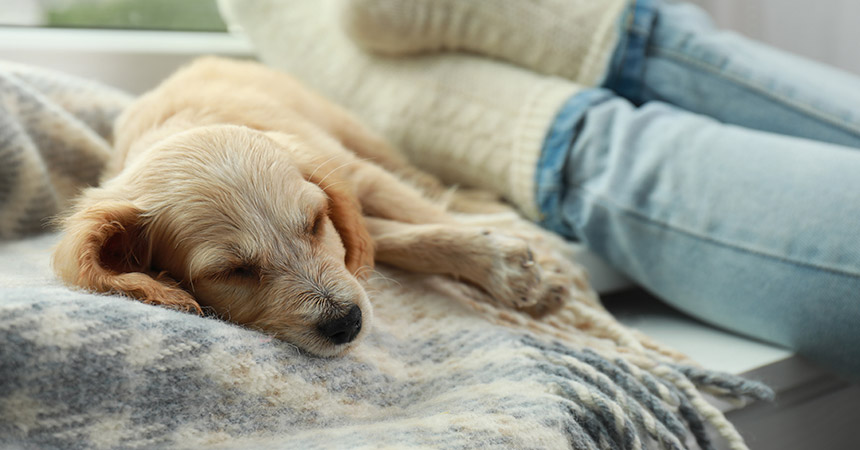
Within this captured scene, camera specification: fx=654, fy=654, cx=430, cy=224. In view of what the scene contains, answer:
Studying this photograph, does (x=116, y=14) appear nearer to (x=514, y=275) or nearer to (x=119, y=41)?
(x=119, y=41)

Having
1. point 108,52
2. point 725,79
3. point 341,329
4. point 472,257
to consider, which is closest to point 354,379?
point 341,329

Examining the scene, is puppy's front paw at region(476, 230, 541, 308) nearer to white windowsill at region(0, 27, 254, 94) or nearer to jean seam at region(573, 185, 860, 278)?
jean seam at region(573, 185, 860, 278)

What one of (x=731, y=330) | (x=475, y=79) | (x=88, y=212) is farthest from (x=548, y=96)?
(x=88, y=212)

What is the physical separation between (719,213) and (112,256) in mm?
1063

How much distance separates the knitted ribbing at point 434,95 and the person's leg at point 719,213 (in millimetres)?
70

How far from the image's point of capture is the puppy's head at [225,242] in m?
0.90

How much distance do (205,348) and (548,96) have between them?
1.06 metres

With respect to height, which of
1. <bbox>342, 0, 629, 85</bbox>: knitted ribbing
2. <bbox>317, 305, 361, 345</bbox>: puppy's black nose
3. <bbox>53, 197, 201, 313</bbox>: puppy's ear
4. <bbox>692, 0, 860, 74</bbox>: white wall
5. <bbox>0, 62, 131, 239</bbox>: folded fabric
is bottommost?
<bbox>0, 62, 131, 239</bbox>: folded fabric

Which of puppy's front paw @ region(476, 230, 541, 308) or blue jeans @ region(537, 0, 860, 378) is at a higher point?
blue jeans @ region(537, 0, 860, 378)

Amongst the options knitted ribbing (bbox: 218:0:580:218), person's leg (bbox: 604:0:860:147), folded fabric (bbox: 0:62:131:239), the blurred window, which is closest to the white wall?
person's leg (bbox: 604:0:860:147)

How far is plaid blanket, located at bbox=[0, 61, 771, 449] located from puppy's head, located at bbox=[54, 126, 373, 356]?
0.06 m

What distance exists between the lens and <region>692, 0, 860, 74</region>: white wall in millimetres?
2025

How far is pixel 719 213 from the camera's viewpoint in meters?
1.25

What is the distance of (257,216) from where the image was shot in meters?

## Exercise directions:
Write out every line of the rows above as a JSON list of strings, one string per line, skipping blank lines and leaving out the pictures.

## The solution:
[
  "Within this captured scene, camera specification: fx=654, fy=654, cx=430, cy=224. In view of what the scene contains, answer:",
  "Studying this photograph, does (x=116, y=14) appear nearer to (x=514, y=275) or nearer to (x=119, y=41)?",
  "(x=119, y=41)",
  "Having",
  "1. point 108,52",
  "2. point 725,79",
  "3. point 341,329",
  "4. point 472,257",
  "to consider, which is closest to point 354,379?",
  "point 341,329",
  "Examining the scene, is puppy's front paw at region(476, 230, 541, 308) nearer to white windowsill at region(0, 27, 254, 94) or nearer to jean seam at region(573, 185, 860, 278)?",
  "jean seam at region(573, 185, 860, 278)",
  "What one of (x=731, y=330) | (x=475, y=79) | (x=88, y=212) is farthest from (x=548, y=96)?",
  "(x=88, y=212)",
  "What is the physical separation between (719,213) and (112,256) in mm?",
  "1063",
  "How much distance separates the knitted ribbing at point 434,95 and the person's leg at point 719,213 (in millimetres)?",
  "70",
  "How far from the image's point of capture is the puppy's head at [225,242] in m?",
  "0.90",
  "How much distance do (205,348) and (548,96) have between them?",
  "1.06 metres",
  "With respect to height, which of",
  "1. <bbox>342, 0, 629, 85</bbox>: knitted ribbing",
  "2. <bbox>317, 305, 361, 345</bbox>: puppy's black nose",
  "3. <bbox>53, 197, 201, 313</bbox>: puppy's ear",
  "4. <bbox>692, 0, 860, 74</bbox>: white wall",
  "5. <bbox>0, 62, 131, 239</bbox>: folded fabric",
  "is bottommost?",
  "<bbox>0, 62, 131, 239</bbox>: folded fabric",
  "Which of puppy's front paw @ region(476, 230, 541, 308) or blue jeans @ region(537, 0, 860, 378) is at a higher point?",
  "blue jeans @ region(537, 0, 860, 378)",
  "Amongst the options knitted ribbing (bbox: 218:0:580:218), person's leg (bbox: 604:0:860:147), folded fabric (bbox: 0:62:131:239), the blurred window, which is closest to the white wall?",
  "person's leg (bbox: 604:0:860:147)",
  "How far is plaid blanket, located at bbox=[0, 61, 771, 449] located from puppy's head, located at bbox=[54, 126, 373, 356]?",
  "0.06 m",
  "What distance exists between the lens and <region>692, 0, 860, 74</region>: white wall in millimetres?",
  "2025",
  "How far is pixel 719 213 from the camera's viewpoint in meters?",
  "1.25",
  "What is the distance of (257,216) from where the image was shot in meters?"
]